Sunday, May 29, 2005

 

amsterdam was great, by the way.

i watched some of the drama desk awards on public television today while recovering from jetlag. one of my least favorite things about myself is that i cannot watch an awards ceremony that involves acting laurels without rehearsing my speech. i know that lots of people do this, but i would really like to be one of the ones who doesn't. at least, i would like not to move myself to tears when i go into the bathroom to watch myself rehearse it in the mirror. i mean, that is so fake.

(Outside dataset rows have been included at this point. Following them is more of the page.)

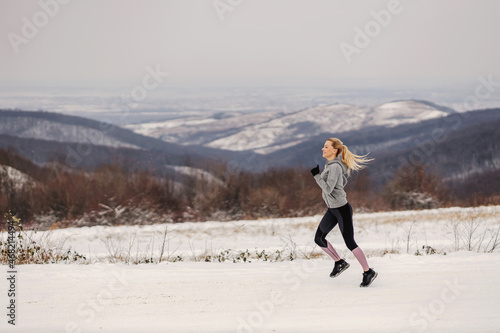 Sportswoman jogging in nature at snowy winter day. Healthy lifestyle, winter fitness
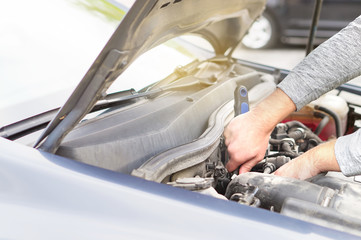 Man fixing engine under the hood. Car repair, maintenance and vehicle inspection concept.  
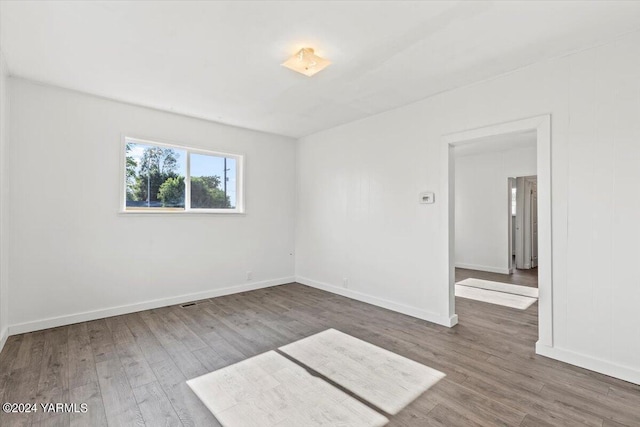 empty room with dark wood-type flooring and baseboards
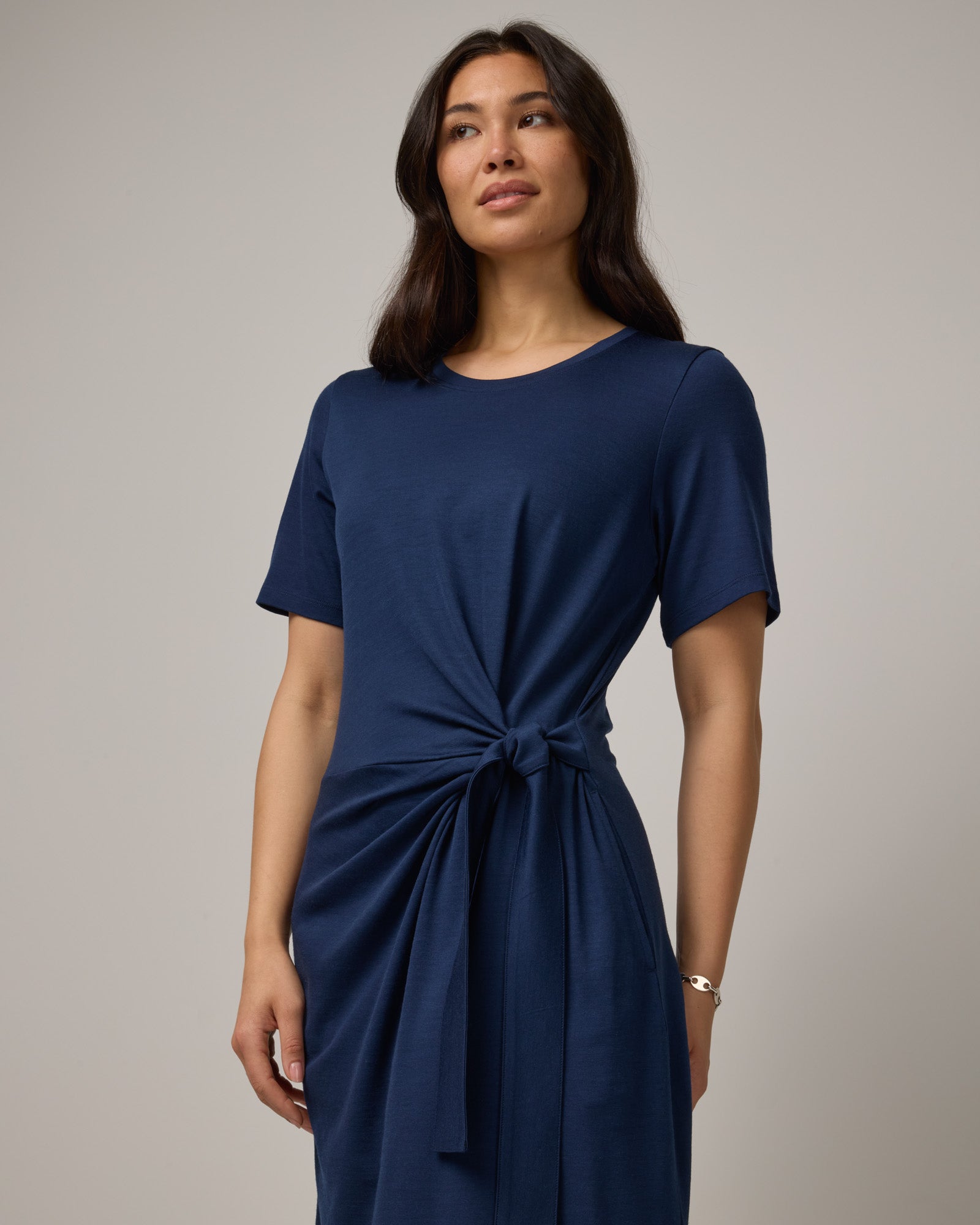 Model wearing Kelly Faux Tie Dress in Marine Blue, a deep royal blue color. Kelly Faux Tie Dress is a merino wool crew neck, short sleeve, knee length shift dress with pockets available in sizes XS-3X.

for a few years, when i was in my early twenties, i couldn't watch the oscars. i got this terrible feeling under my sternum, like i was going to pound starlets in the eyeballs with scissors. it receded, but i wonder if it isn't a telling example of what it'll be like if i'm off the market in a PhD program. it's when i'm not getting to do the acting that watching the commendations gets me feeling all macbeth.

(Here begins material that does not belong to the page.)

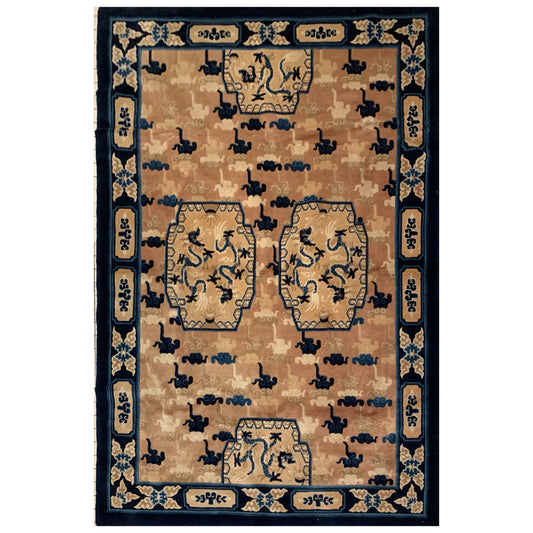 An antique ningxia dragon rug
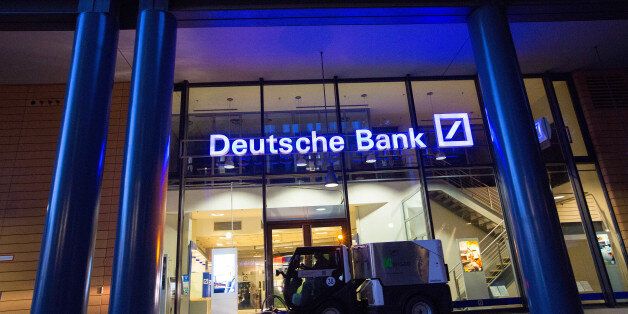 A road cleaning machine drives past the exterior of a Deutsche Bank AG bank branch in Berlin, Germany, on Wednesday, Sept. 28, 2016. Deutsche Bank AG rose in Frankfurt trading after the German lender agreed to sell its U.K. insurance business for 935 million euros ($1.2 billion) and Chief Executive Officer John Cryan ruled out a capital increase. Photographer: Krisztian Bocsi/Bloomberg via Getty Images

i still think the grad school try is a good idea. but i'm starting to be frightened of what it'll be like to realize i am not ever, ever going to be a company member at ashland or a guest victim on law and order. when i thought about what i wanted to say in my so fake thank you speech, i wanted to say: there was this time i thought that it wasn't going to work out, and it made me really sad.

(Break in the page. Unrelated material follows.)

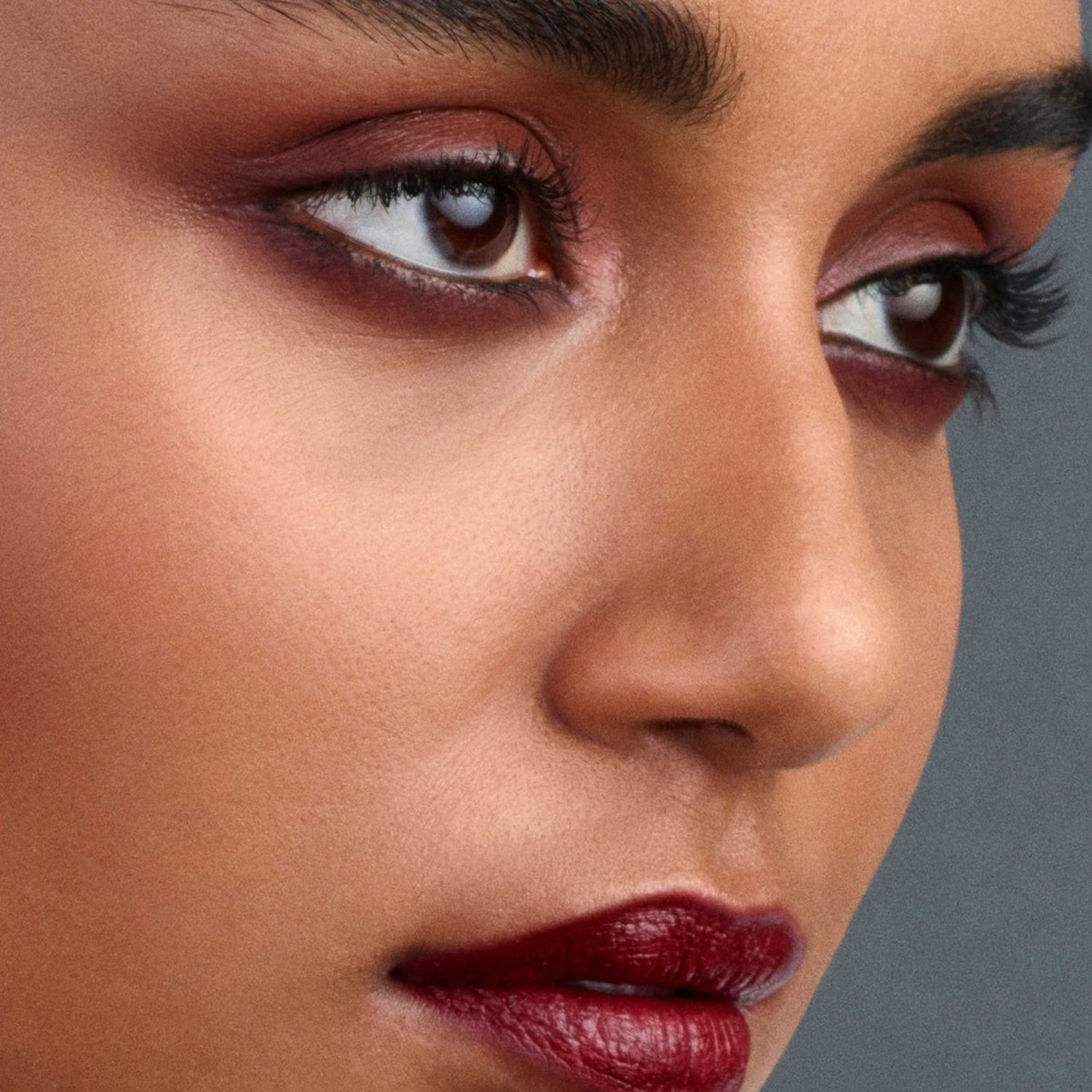 Shop Rescue Spa Eye Pods Les Nuits eyeshadow trio applied on a model with deep red and champagne tones for a luminous finish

it does make me really sad. being a professor or a dramaturg or a literary manager somewhere nice and maybe getting to have a baby would make it better, but i wonder if it would ever not make me sad. i hope it wouldn't make me the kind of sad that leads to bitter old age and a drinking problem. i don't think so, but you never know. i also tell myself that going back to school doesn't necessarily represent the End of the Affair; that i can still audition for some stuff and when we move, eventually, as i am sure we will, to a more liveable city, i'll be the kind of well-employed lady who can also be in plays.

i was telling the one who's least afraid, one time, that i know i need to get over myself and my ideas about failure, but the best way of getting over it would be to become successful. i still think that's true. so as much as i'm looking forward to the familiar bosom of academia . . .

come on, world. i'm working hard, and you have one year to discover me at the drug store soda fountain. one year, motherfuckers.